This function will call computePatternRates()
@param out output stream to write rates
*/
virtual void writeSiteRates(ostream &out, int partid = -1);
/**
write site log likelihood to a output stream
@param out output stream
@param wsl write site-loglikelihood type
@param partid partition ID as first column of the line. -1 to omit it
*/
virtual void writeSiteLh(ostream &out, SiteLoglType wsl, int partid = -1);
/**
write branches into a csv file
Feature requested by Rob Lanfear
@param out output stream
*/
virtual void writeBranches(ostream &out);
protected:
/**
* Instance of the phylogenetic likelihood library.
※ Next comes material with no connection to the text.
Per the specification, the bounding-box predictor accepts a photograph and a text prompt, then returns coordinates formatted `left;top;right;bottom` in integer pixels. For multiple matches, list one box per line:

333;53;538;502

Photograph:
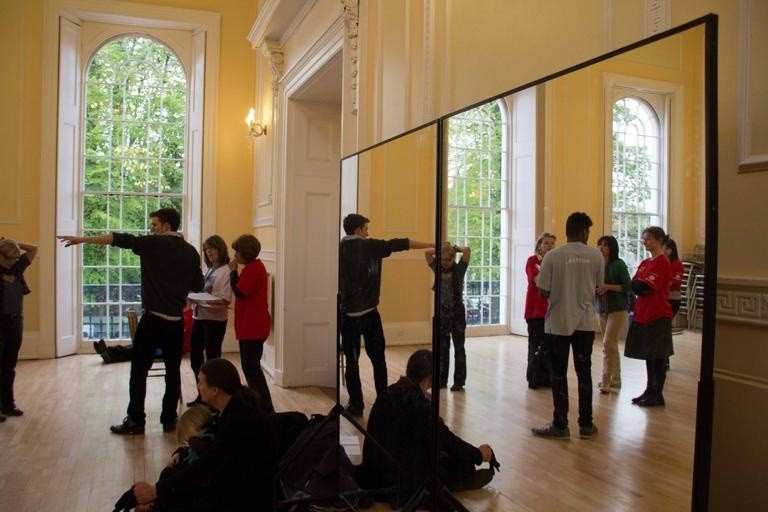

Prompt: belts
7;314;17;319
This is basically the tree data strucutre in RAxML
*/
pllInstance *pllInst;
/**
* PLL data structure for alignment
*/
pllAlignmentData *pllAlignment;
/**
* PLL data structure for storing phylognetic analysis options
*/
pllInstanceAttr pllAttr;
/**
* PLL partition list
*/
partitionList * pllPartitions;
/**
* is the subtree distance matrix need to be computed or updated
*/
bool subTreeDistComputed;
/**
* Map data structure to store distance Candidate trees between subtree.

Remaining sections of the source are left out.